■ **Required work**
The pictures get dropped, while every remaining part of the listing is copied exactly.

■ **Exercise material**
==*==

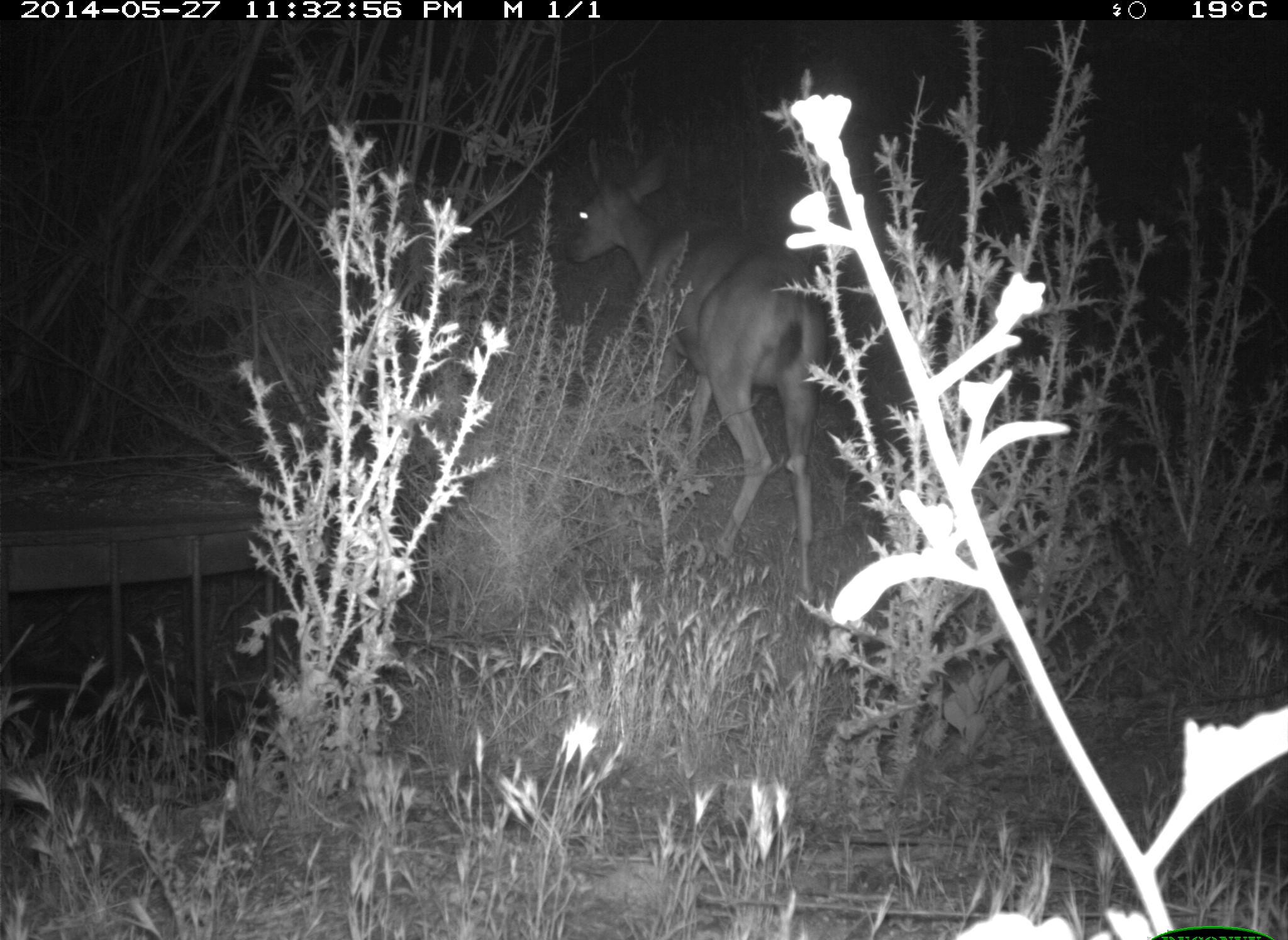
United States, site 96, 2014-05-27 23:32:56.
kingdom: Animalia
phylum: Chordata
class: Mammalia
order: Artiodactyla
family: Cervidae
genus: Odocoileus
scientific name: Odocoileus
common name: deer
Deer (Odocoileus).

==*==

■ **Result below**
United States, site 96, 2014-05-27 23:32:56.
kingdom: Animalia
phylum: Chordata
class: Mammalia
order: Artiodactyla
family: Cervidae
genus: Odocoileus
scientific name: Odocoileus
common name: deer
Deer (Odocoileus).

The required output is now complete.